- _Your assignment_
Format the records below as a numbered list, one record per item, skipping any blank lines. Leave the pictures out and keep only the text of each record.

(Web images with captions)
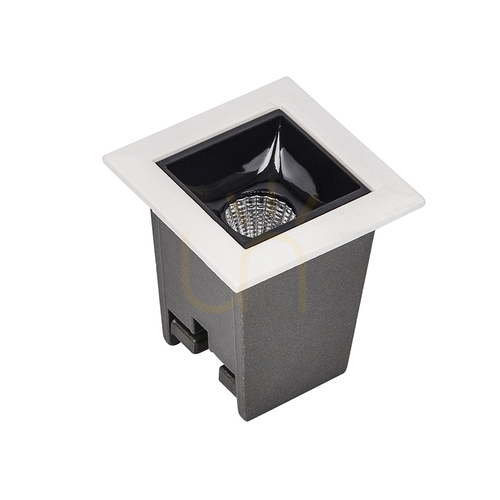 Kontrola Zapuštěné bodové osvětlení LED 3W bílé ZAMBELIS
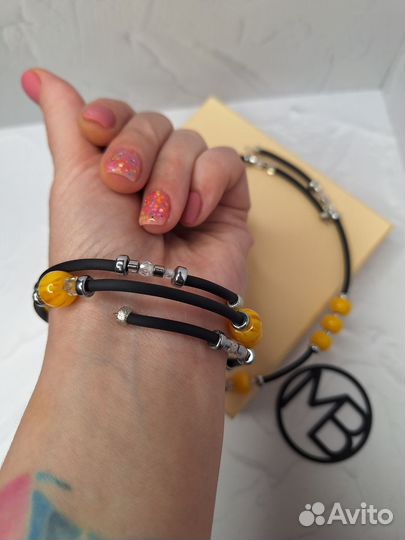 Ювелирный набор ручная работа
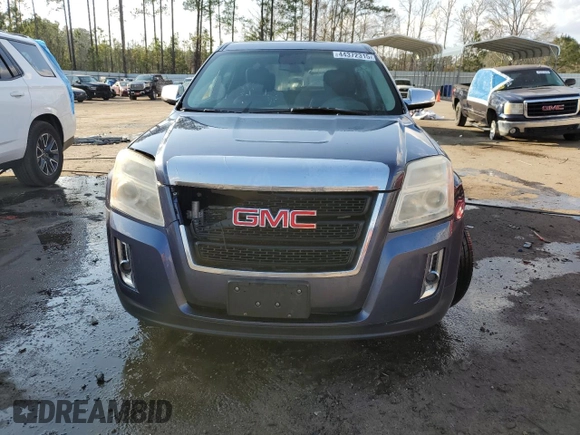 2013 GMC Terrain SLE with VIN 2GKALMEK2D6282656, listed as a Copart auction lot 44372315 with 237,952 mi miles and Salvage Title. Bid and sale history available at carsss.com. Image 5.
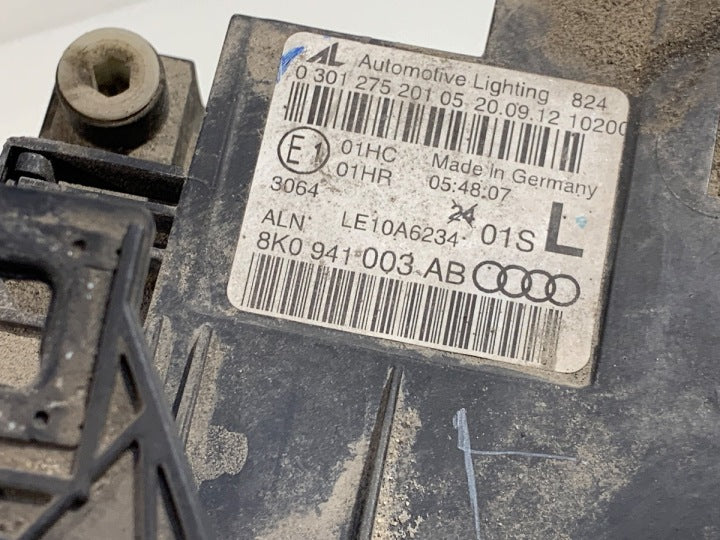 Frontscheinwerfer Audi A4 B8 8K0941003AB Links Scheinwerfer Headlight SCH2857327722qr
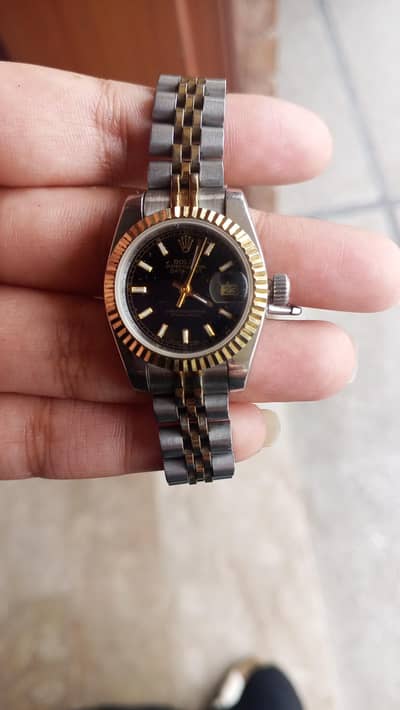 Rolex oyster black Imported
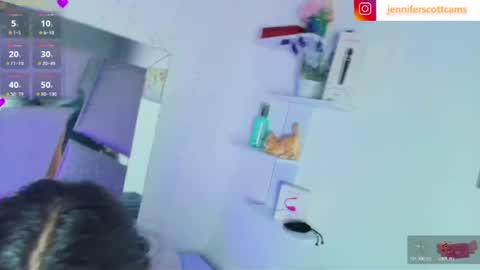 JENNIFER online show from July 26, 2026, 3:47 am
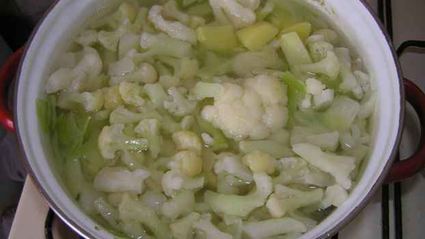 суп-пюре овощной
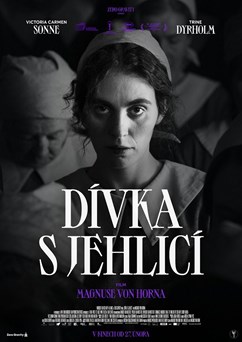 Dívka s jehlicí  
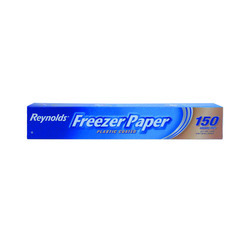 18"x100' Freezer Paper 12/150 sq.ft.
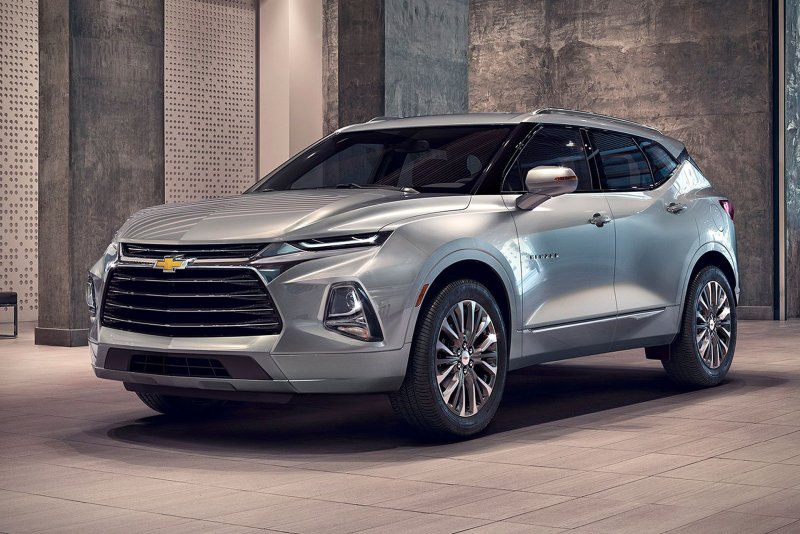 Chevrolet Blazer обои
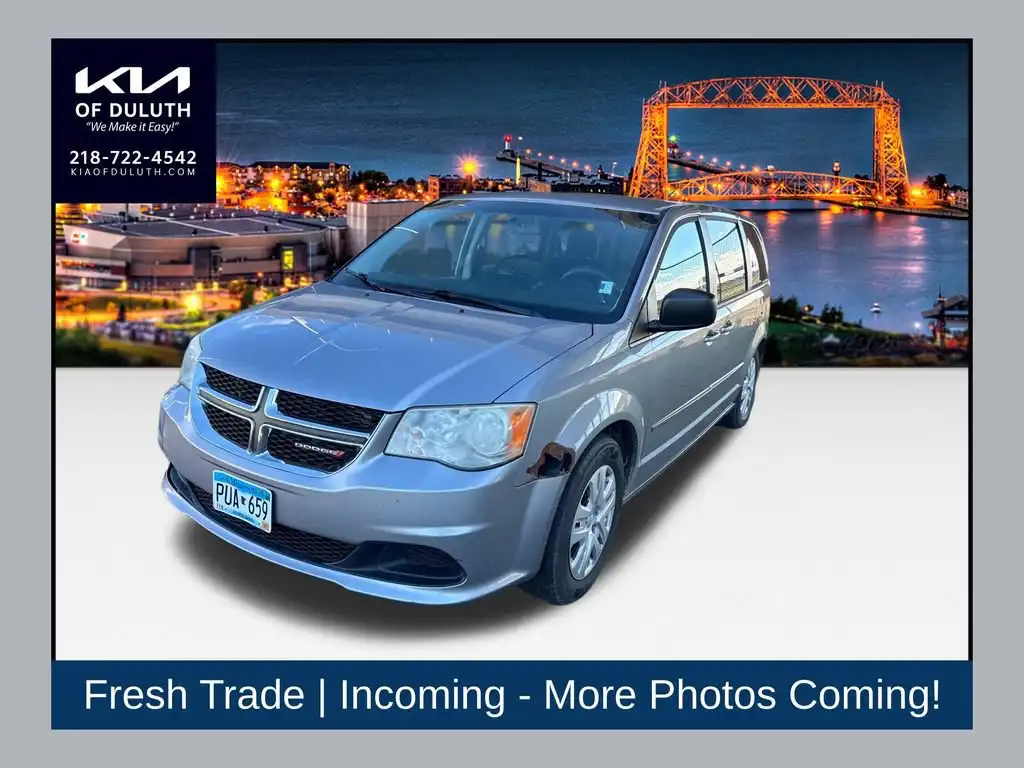 2014 Dodge Grand Caravan SE's photo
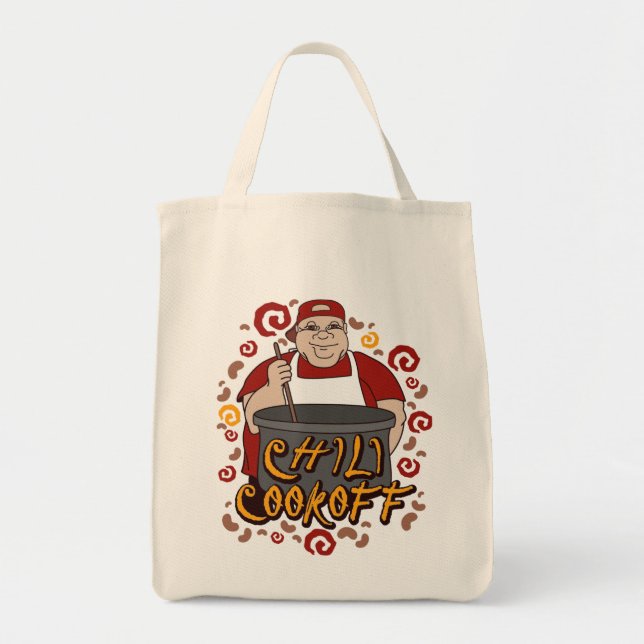Chili Cookoff Tote Bag (Front)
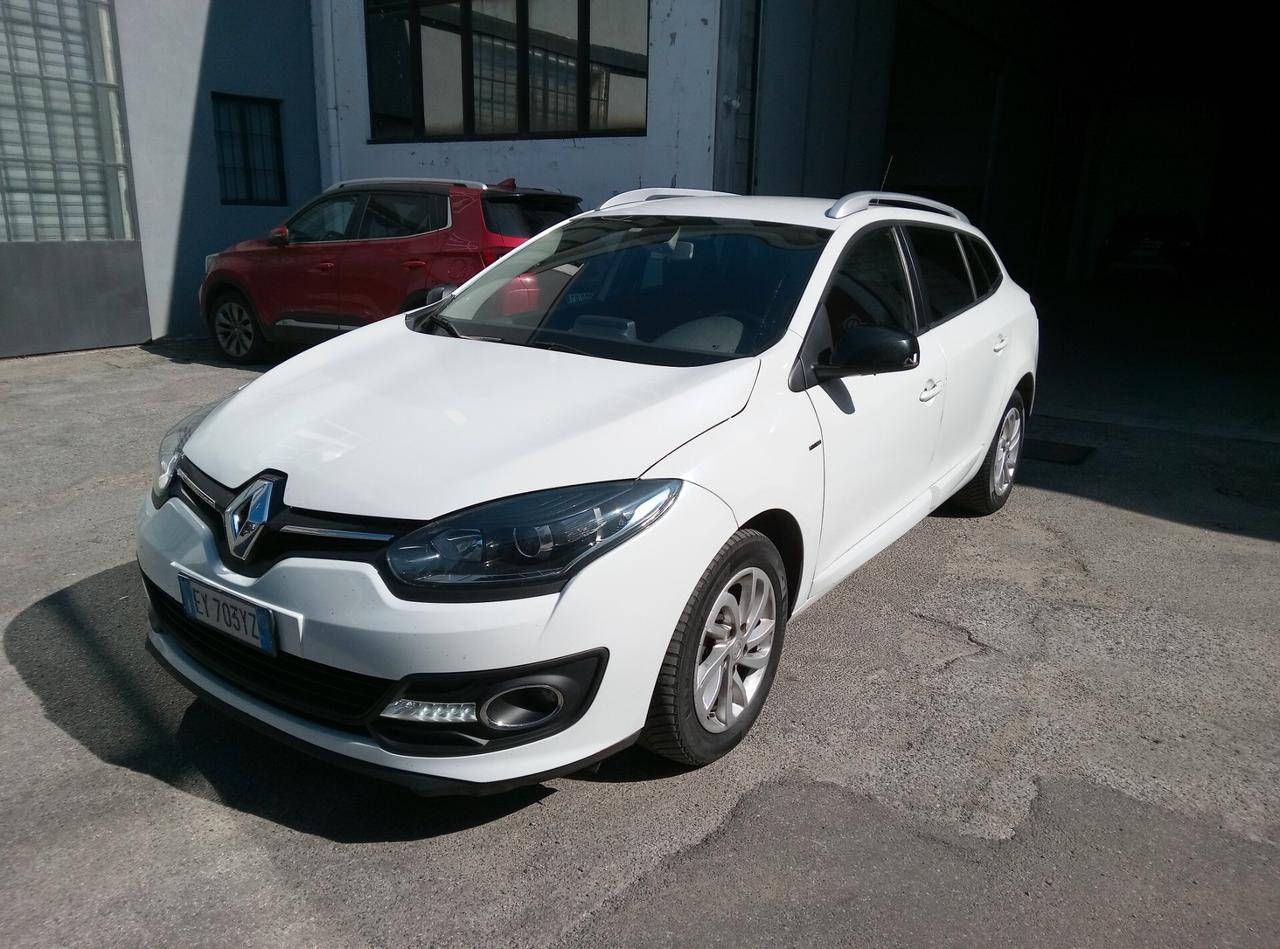 Renault Megane Mégane 1.5 dCi 95CV SporTour Limited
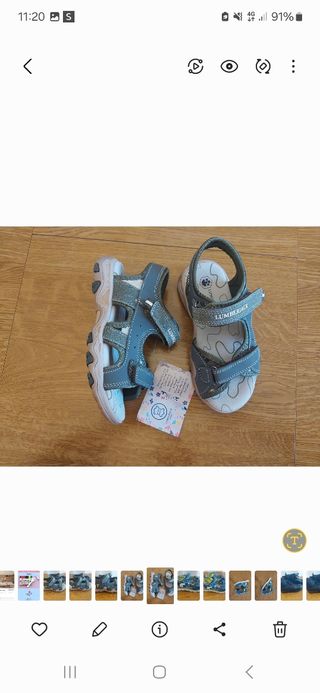 Sandali Lumberjack nuovi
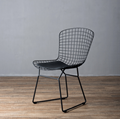 Modern Furniture Metal Replica Harry Bertoia Chrome Wire Side Chair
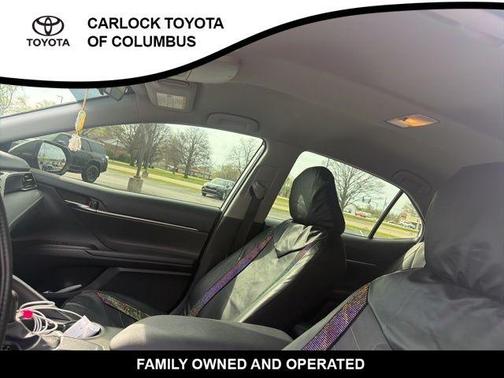Celestial Silver Metallic 2021 Toyota Camry SE Nightshade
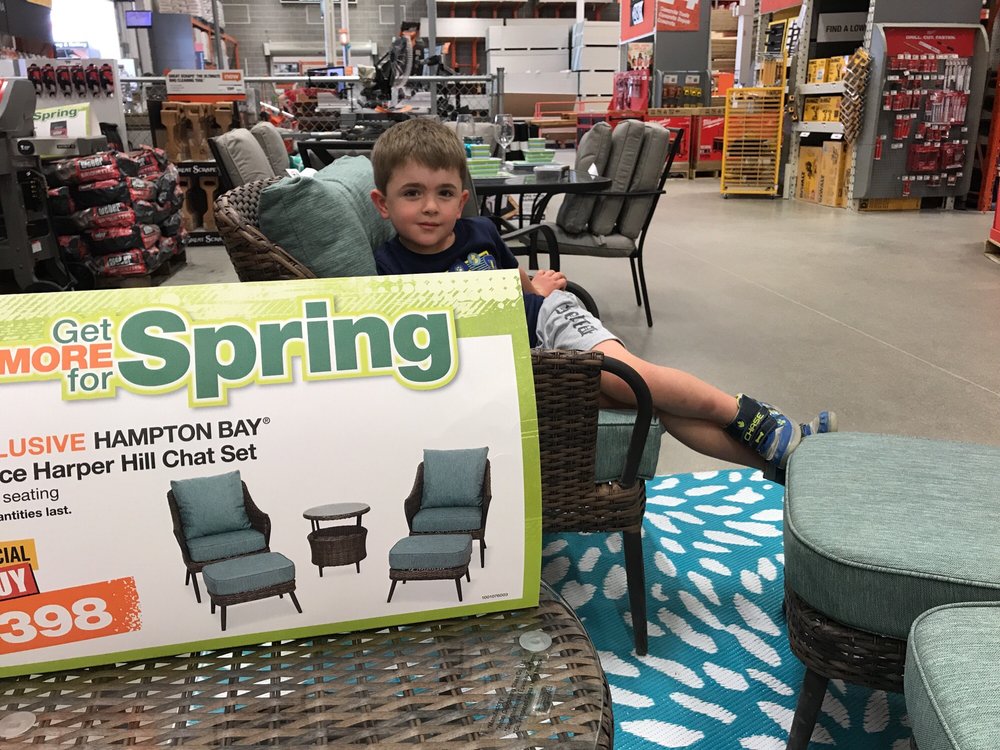 THE HOME DEPOT Updated October 2024 1590 Regent Avenue W, Winnipeg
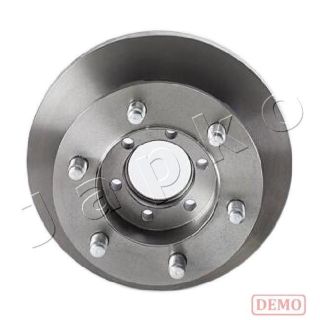 Stabdžių diskas JAPKO 600257C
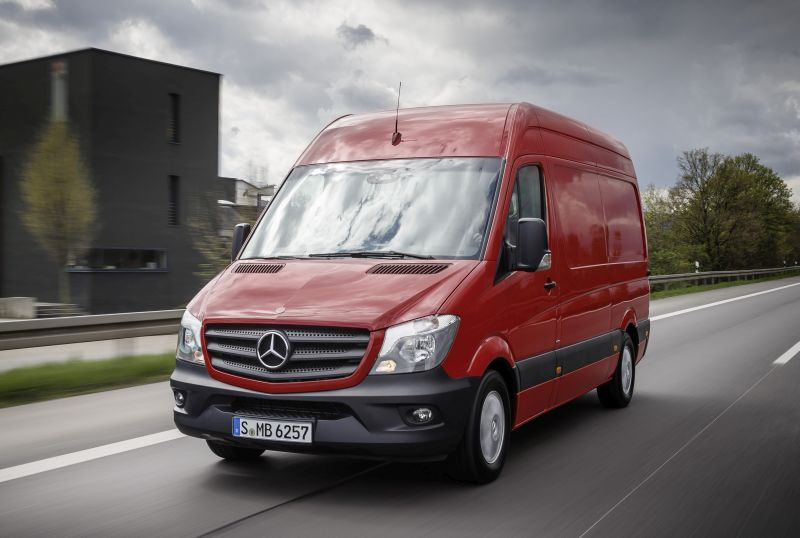 Mercedes-Benz Sprinter 2016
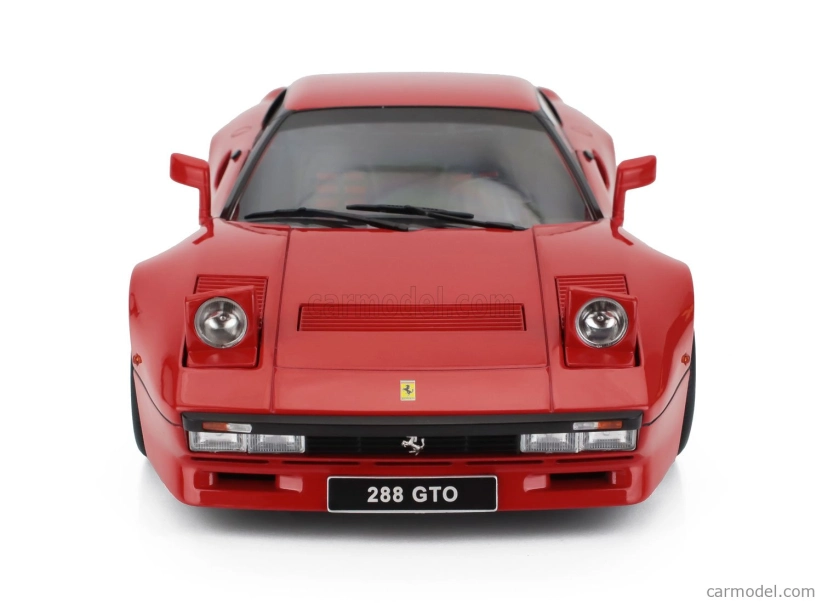 Ferrari 288 Gto 1984 v mierke 1:12 červené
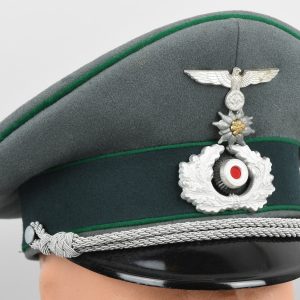 Heer Gebirgsjäger Officer's Visor Cap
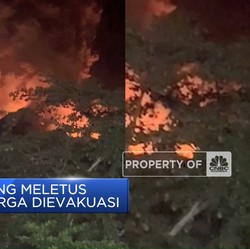Alert! Status Gunung Api Ruang Sulawesi Naik ke Level II Waspada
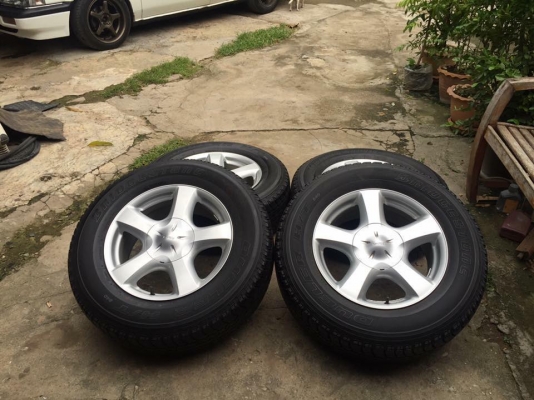 ขายล้อแม็ก Isuzu All New D-max V-cross ขอบ17 4 ล้อ ราคา 7,500 บาท #งดต่อราคา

- _Output below_
1.  Kontrola Zapuštěné bodové osvětlení LED 3W bílé ZAMBELIS
2.  Ювелирный набор ручная работа
3.  2013 GMC Terrain SLE with VIN 2GKALMEK2D6282656, listed as a Copart auction lot 44372315 with 237,952 mi miles and Salvage Title. Bid and sale history available at carsss.com. Image 5.
4.  Frontscheinwerfer Audi A4 B8 8K0941003AB Links Scheinwerfer Headlight SCH2857327722qr
5.  Rolex oyster black Imported
6.  JENNIFER online show from July 26, 2026, 3:47 am
7.  суп-пюре овощной
8.  Dívka s jehlicí  
9.  18"x100' Freezer Paper 12/150 sq.ft.
10.  Chevrolet Blazer обои
11.  2014 Dodge Grand Caravan SE's photo
12. Chili Cookoff Tote Bag (Front)
13.  Renault Megane Mégane 1.5 dCi 95CV SporTour Limited
14.  Sandali Lumberjack nuovi
15.  Modern Furniture Metal Replica Harry Bertoia Chrome Wire Side Chair
16. Celestial Silver Metallic 2021 Toyota Camry SE Nightshade
17.  THE HOME DEPOT Updated October 2024 1590 Regent Avenue W, Winnipeg
18.  Stabdžių diskas JAPKO 600257C
19.  Mercedes-Benz Sprinter 2016
20.  Ferrari 288 Gto 1984 v mierke 1:12 červené
21.  Heer Gebirgsjäger Officer's Visor Cap
22. Alert! Status Gunung Api Ruang Sulawesi Naik ke Level II Waspada
23.  ขายล้อแม็ก Isuzu All New D-max V-cross ขอบ17 4 ล้อ ราคา 7,500 บาท #งดต่อราคา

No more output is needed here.